■ **YOUR GOAL**: Every entry, start to finish, should be printed verbatim without pictures.

(Short descriptive text snippets)

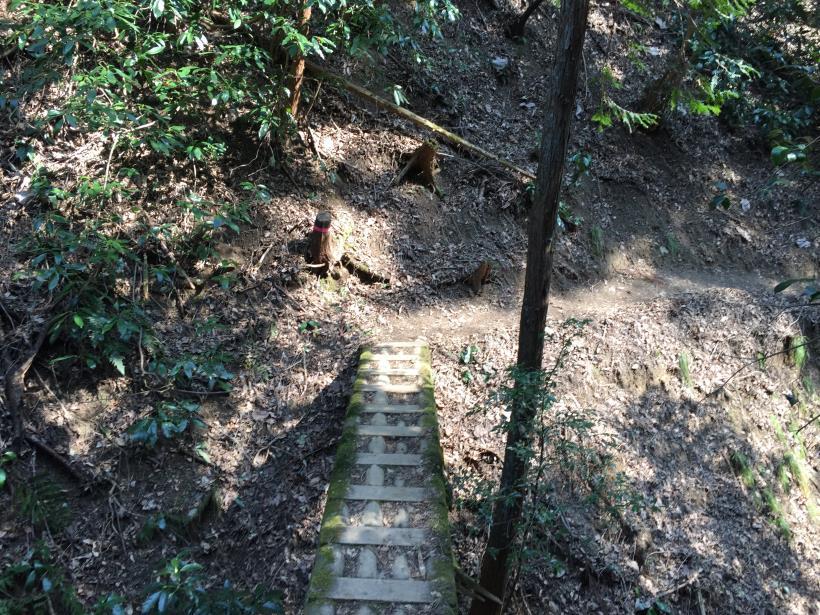 arashiyama127.jpg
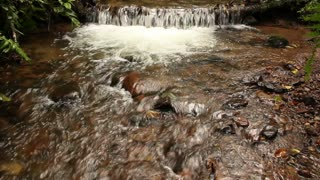 Stream flowing through cloudforest with waterfall. In the Andes, Ecuador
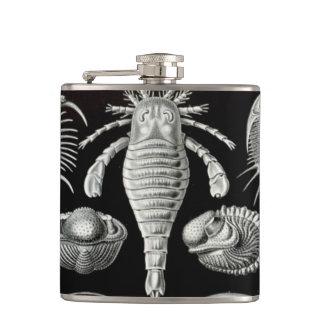 Haeckel Aspidonia Hip Flask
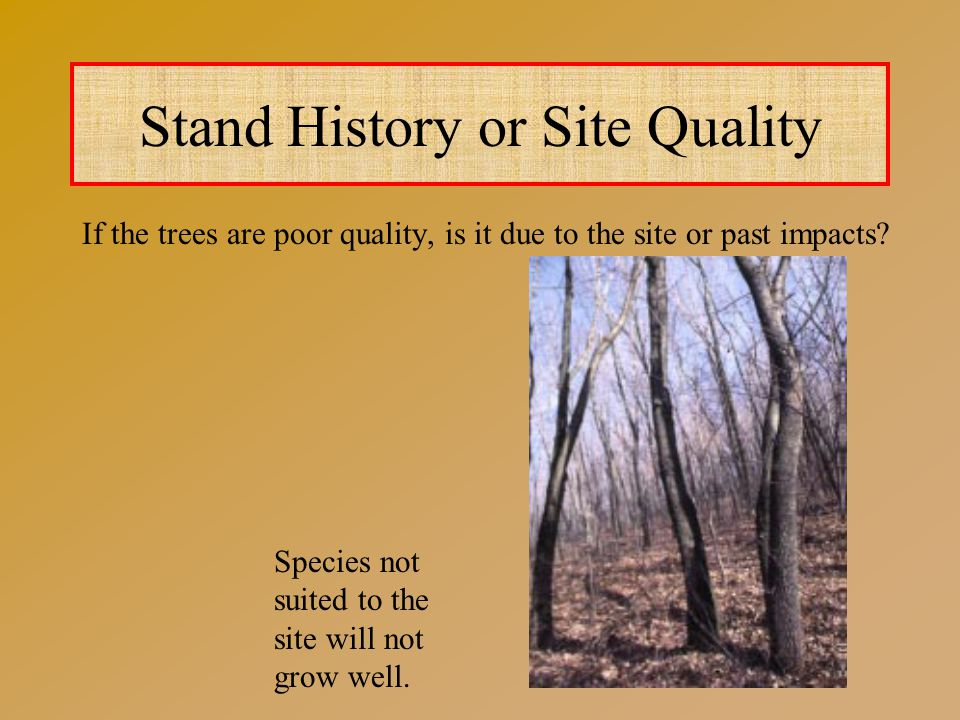 Stand History or Site Quality If the trees are poor quality, is it due to the site or past impacts.
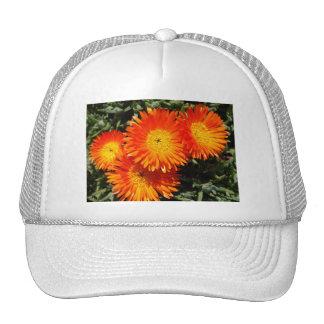 Wow thats orange mesh hats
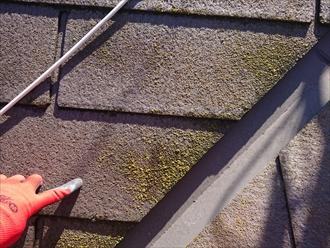 横浜市旭区万騎が原にて築16年のスレート屋根を塗装工事の為点検調査、北面に多くの苔やカビを確認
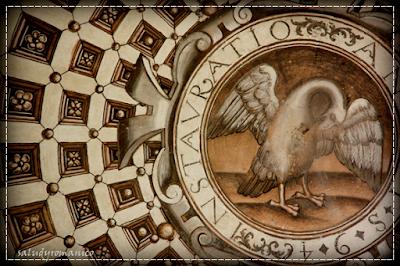 El pelícano en la simbología zoomórfica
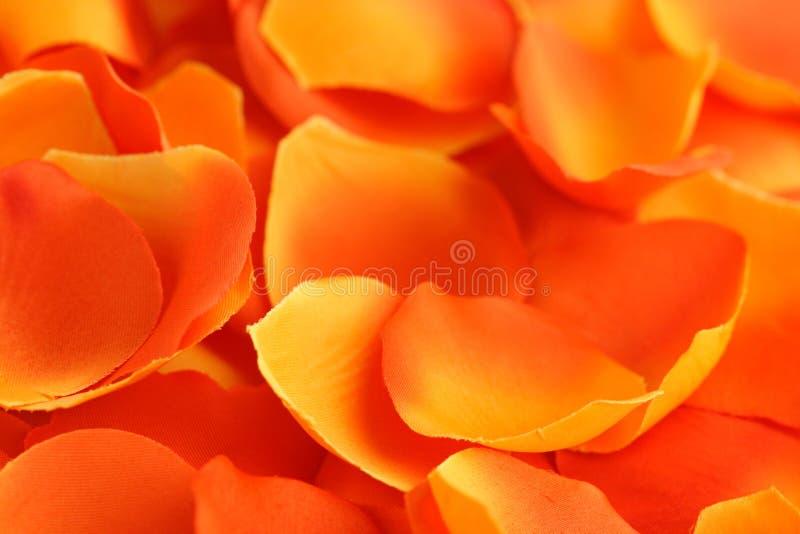 Nam bloemblaadjesachtergrond toe stock foto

■ **SOLUTION TO THIS TASK**:
 arashiyama127.jpg
 Stream flowing through cloudforest with waterfall. In the Andes, Ecuador
 Haeckel Aspidonia Hip Flask
 Stand History or Site Quality If the trees are poor quality, is it due to the site or past impacts.
 Wow thats orange mesh hats
 横浜市旭区万騎が原にて築16年のスレート屋根を塗装工事の為点検調査、北面に多くの苔やカビを確認
 El pelícano en la simbología zoomórfica
 Nam bloemblaadjesachtergrond toe stock foto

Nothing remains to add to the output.